• **Required work**
The stretch from the line with "MOOGROU patches velcro" through the line with "BLACKPINK(블랙핑크) – Forever" in the records below: write it out exactly, and nothing else.

• **Dataset records**

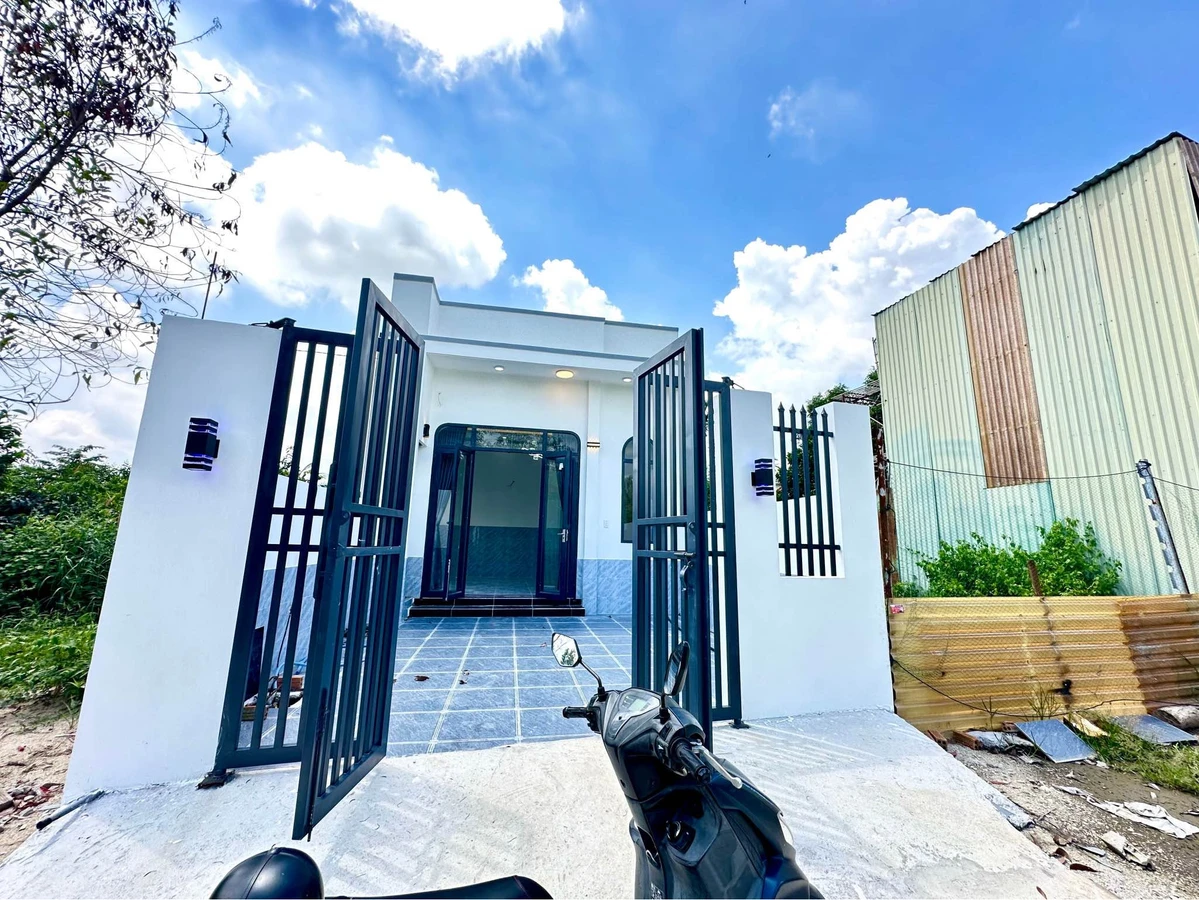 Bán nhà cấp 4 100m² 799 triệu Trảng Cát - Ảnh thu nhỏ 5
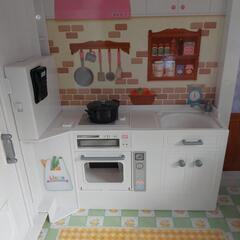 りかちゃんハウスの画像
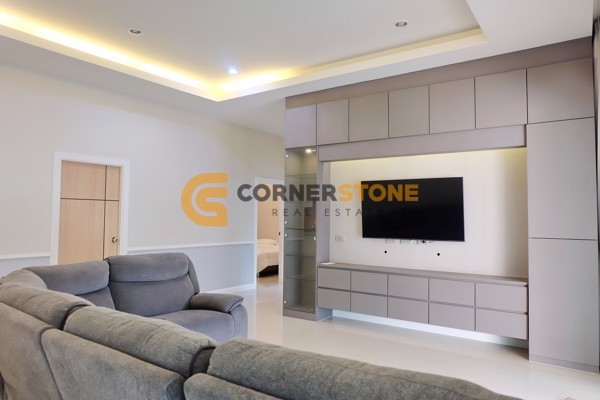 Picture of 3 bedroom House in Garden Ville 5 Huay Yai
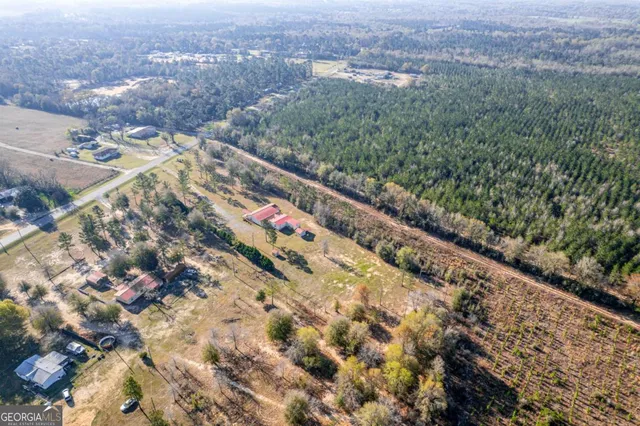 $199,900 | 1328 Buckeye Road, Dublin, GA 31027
--
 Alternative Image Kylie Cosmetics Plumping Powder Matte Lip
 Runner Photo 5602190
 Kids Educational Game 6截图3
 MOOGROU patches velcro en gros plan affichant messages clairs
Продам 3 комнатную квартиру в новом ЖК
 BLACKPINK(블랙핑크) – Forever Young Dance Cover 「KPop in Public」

• **Written answer**
 MOOGROU patches velcro en gros plan affichant messages clairs
Продам 3 комнатную квартиру в новом ЖК
 BLACKPINK(블랙핑크) – Forever Young Dance Cover 「KPop in Public」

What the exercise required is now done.